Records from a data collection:
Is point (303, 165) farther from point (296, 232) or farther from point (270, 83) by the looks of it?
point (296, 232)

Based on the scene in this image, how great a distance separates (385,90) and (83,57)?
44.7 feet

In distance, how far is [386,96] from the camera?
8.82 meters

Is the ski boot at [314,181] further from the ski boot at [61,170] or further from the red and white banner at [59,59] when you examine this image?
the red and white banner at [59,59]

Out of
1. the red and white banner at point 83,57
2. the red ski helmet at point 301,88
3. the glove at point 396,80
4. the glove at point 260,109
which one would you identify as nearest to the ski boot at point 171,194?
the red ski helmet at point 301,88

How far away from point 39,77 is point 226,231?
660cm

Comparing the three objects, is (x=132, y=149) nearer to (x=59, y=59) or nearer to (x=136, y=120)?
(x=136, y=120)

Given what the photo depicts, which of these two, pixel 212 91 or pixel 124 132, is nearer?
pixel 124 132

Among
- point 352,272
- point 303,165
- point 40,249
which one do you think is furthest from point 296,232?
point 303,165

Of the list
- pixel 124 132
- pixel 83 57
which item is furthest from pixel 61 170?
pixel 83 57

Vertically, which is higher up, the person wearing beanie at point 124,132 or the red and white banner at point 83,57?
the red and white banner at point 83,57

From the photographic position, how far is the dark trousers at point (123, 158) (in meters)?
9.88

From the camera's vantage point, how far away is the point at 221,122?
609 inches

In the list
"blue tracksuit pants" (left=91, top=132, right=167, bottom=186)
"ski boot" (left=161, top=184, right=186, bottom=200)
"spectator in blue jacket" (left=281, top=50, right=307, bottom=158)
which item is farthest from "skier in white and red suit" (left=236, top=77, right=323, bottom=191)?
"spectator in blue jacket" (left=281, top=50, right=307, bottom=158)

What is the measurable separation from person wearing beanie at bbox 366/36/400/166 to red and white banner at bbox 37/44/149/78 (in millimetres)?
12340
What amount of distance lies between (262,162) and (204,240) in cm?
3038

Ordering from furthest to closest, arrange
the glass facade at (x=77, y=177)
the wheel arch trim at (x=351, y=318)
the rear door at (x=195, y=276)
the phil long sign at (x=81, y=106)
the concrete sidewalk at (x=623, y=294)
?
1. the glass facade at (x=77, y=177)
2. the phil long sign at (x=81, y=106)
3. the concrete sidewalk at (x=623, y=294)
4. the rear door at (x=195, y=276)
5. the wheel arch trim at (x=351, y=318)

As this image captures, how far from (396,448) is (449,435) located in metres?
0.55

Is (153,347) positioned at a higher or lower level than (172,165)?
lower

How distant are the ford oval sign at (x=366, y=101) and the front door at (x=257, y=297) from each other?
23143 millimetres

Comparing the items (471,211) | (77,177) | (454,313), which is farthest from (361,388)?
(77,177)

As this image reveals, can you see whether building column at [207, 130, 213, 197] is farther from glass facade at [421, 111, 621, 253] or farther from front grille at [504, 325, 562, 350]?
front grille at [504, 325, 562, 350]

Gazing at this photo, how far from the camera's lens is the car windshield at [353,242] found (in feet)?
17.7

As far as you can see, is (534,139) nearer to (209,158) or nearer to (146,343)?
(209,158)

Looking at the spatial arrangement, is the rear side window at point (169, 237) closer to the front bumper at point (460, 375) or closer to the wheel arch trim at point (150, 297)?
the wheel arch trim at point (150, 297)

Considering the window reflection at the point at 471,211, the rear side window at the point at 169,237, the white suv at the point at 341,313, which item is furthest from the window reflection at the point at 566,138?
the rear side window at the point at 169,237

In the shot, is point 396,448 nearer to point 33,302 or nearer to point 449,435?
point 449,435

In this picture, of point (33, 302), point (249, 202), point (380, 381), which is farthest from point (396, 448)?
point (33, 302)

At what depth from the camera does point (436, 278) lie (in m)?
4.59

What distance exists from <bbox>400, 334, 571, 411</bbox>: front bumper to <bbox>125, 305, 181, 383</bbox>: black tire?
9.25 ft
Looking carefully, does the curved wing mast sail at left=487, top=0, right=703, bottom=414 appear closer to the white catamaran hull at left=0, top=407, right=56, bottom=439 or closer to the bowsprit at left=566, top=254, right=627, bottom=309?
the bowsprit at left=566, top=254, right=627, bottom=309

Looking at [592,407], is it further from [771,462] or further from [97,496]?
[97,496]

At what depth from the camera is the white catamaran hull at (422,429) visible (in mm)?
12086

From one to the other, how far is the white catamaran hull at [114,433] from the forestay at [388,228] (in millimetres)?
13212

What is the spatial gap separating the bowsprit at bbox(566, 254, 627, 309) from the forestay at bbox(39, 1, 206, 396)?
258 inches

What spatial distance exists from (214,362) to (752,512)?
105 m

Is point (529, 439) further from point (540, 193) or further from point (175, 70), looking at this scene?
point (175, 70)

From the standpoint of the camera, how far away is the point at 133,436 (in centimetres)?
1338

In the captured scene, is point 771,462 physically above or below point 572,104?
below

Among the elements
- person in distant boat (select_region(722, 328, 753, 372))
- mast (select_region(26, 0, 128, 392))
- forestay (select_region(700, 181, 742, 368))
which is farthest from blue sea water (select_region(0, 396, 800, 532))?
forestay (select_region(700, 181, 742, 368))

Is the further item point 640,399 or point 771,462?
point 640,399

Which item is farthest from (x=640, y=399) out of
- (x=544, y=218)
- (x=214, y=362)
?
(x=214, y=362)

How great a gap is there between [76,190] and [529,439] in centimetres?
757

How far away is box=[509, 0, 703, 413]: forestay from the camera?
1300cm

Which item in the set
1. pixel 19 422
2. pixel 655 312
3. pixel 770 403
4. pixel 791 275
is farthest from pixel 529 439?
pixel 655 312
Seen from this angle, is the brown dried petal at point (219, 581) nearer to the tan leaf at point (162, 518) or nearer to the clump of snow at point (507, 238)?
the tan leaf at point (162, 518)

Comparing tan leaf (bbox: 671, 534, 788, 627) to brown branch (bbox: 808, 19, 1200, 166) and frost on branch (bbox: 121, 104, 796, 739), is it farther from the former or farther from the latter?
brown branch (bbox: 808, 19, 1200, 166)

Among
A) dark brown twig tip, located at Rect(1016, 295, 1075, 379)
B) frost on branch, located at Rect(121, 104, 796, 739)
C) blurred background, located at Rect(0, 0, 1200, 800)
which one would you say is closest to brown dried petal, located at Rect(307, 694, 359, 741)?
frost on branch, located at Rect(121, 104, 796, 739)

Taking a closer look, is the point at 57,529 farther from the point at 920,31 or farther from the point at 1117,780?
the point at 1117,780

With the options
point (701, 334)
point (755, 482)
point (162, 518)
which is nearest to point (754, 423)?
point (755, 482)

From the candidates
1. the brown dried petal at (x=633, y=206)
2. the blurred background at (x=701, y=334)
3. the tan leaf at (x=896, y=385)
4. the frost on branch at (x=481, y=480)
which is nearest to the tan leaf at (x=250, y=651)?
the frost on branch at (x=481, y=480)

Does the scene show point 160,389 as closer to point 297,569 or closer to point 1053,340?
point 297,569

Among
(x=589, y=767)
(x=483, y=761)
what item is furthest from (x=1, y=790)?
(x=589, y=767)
==
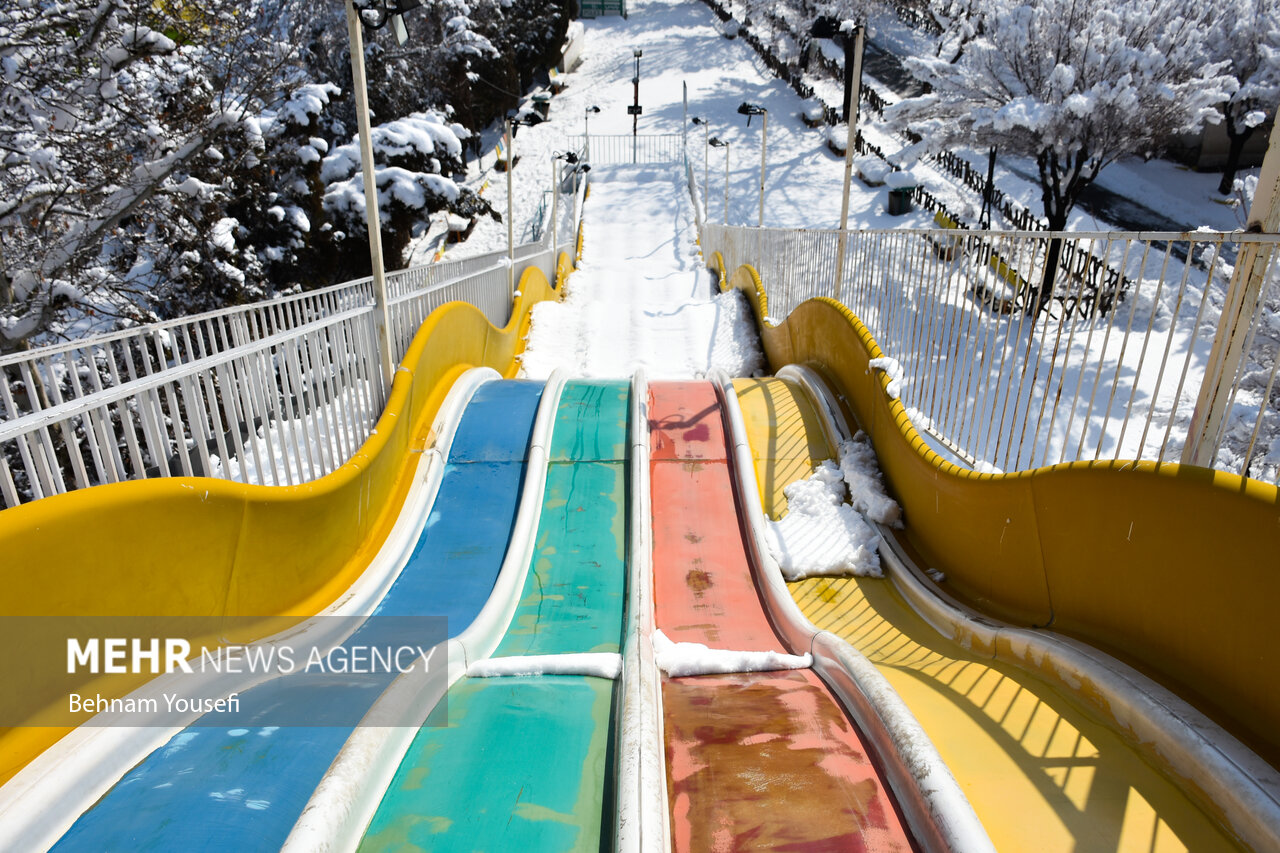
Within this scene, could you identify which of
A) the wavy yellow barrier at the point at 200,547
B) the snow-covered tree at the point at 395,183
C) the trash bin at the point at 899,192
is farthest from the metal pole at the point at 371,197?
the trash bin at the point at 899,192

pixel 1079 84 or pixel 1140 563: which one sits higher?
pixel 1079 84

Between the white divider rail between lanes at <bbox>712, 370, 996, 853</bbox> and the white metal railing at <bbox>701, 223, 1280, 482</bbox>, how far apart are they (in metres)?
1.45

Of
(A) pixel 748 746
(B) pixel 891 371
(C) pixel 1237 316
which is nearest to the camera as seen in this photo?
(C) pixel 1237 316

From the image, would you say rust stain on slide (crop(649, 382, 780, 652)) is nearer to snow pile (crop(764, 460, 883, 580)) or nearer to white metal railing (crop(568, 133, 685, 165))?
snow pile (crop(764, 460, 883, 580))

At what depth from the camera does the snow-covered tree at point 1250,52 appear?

Task prompt: Collect every line of the entries that contains the string "boot", matching case exactly.

Full answer:
Is the ski boot at [314,181] further from the ski boot at [61,170] or further from the red and white banner at [59,59] when you examine this image?
which one would you identify as nearest to the ski boot at point 171,194?
"ski boot" (left=161, top=184, right=186, bottom=200)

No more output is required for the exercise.